Solving spam problems without using captcha

Some of you know that automated spam bots for the web can be pain in the ass.

And while there are many ways to deal with this problem, most of them complicate things for the regular user and are not hacky enough to satisfy me. 🙂 For example captchas, math problem solving, etc. mostly work fine but they also scare away some of the users. There are also some paid tools (Akismet?) that helps dealing with spam but it doesn’t work on all spam.

I will share information on how I stop almost all of the automated spam messages to my WordPress blog without complicating things for the user.

Knowing limitations of HTTP protocol libraries and “exploiting” them

I have been writing a lot of scripts that automate GET’ing and POST’ing things to the web. There are many libraries that help doing it and one of the most popular ones (if not the most popular) is Curl.

While Curl is great, it still lacks some features, like building a zero length multipart POST data file upload part. Basically it can’t simulate file upload field, that has no file selected for uploading. And since many spam bots use Curl and similar libraries, this can be used to identify real browser and a script.

Example usage in PHP:

if(!isset($_FILES['spamcheck']) or $_FILES['spamcheck']['name']!='' or $_FILES['spamcheck']['size']!=0 )

Not just Curl

I haven’t used Curl for a year now because I switched to Perl’s LWP. And it has the same problem. I solved it by making my own function for building the multipart form data and it can simulate the behavior but it doesn’t happen by default.

And while in case of LWP it was rather simple, doing it in Curl (used in PHP) would probably require recompiling the Curl library and then recompiling the module for the programming language that is using that library.

Changing field names

Another trick I use is changing field names and adding additional ones that are meant to be left empty.

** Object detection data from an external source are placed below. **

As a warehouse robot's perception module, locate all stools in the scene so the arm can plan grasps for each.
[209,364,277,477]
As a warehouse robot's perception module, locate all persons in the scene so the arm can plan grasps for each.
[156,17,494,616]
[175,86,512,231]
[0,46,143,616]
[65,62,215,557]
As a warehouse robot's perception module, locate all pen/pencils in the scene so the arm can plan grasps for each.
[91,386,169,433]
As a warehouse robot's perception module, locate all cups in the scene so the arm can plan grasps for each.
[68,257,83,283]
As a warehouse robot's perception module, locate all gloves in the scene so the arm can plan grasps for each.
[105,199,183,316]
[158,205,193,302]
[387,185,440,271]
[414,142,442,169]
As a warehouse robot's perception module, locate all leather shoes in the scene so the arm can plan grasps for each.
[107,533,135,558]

This method also seems to catch part of spam messages.

From the user point of view

User obviously doesn’t see those extra fields because they get hidden using CSS. The comment form looks like any other standard comment form.

Conclusion

I have been using these techniques for about a year now and haven’t had any spam problems since then. Also I have a huge log file with spam that was caught using these methods. This really does work. 🙂

Of course it won’t help in case of directly targeted spam but in that case captchas won’t help either.

And I understand that writing about this will probably contribute to fixing Curl and other libraries and eventually making this protection method useless. Well, at least they will finally fix those libraries! 😀